# Dataset records start
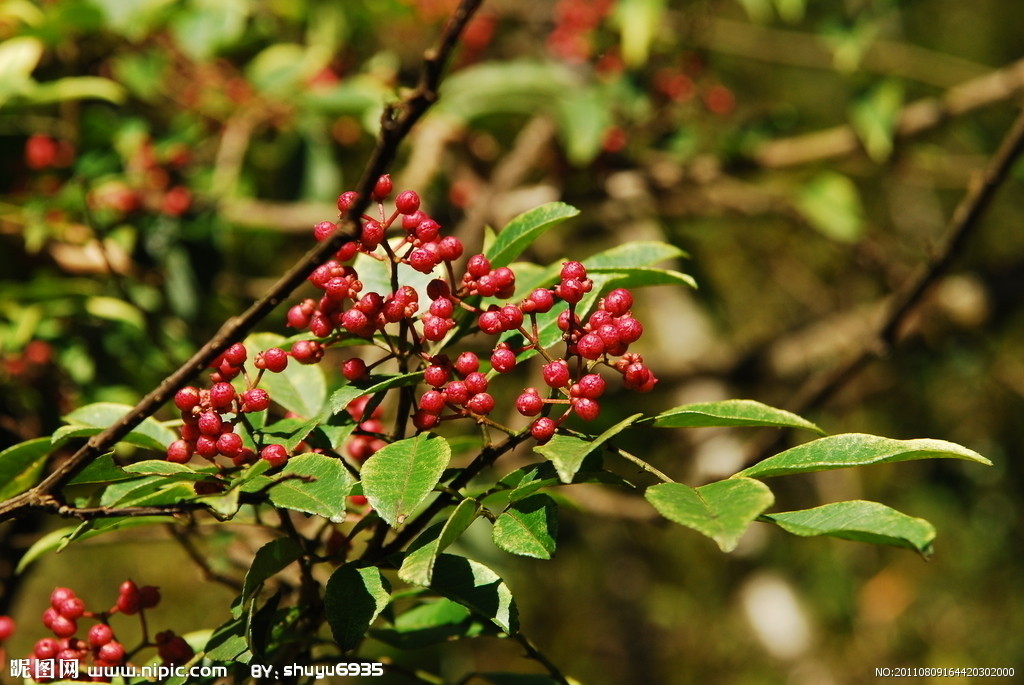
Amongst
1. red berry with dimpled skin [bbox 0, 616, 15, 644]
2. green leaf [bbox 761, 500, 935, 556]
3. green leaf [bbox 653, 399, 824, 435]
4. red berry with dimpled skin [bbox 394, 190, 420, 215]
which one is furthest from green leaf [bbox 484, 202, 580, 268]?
red berry with dimpled skin [bbox 0, 616, 15, 644]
# Dataset records end
● What is being asked
Substitute "green sprig" for every occurrence of "green leaf" in the lines above and give them again with nothing else changed. Leave the pictures out of your answer.

● Response to the exercise
Amongst
1. red berry with dimpled skin [bbox 0, 616, 15, 644]
2. green sprig [bbox 761, 500, 935, 556]
3. green sprig [bbox 653, 399, 824, 435]
4. red berry with dimpled skin [bbox 394, 190, 420, 215]
which one is furthest from green sprig [bbox 484, 202, 580, 268]?
red berry with dimpled skin [bbox 0, 616, 15, 644]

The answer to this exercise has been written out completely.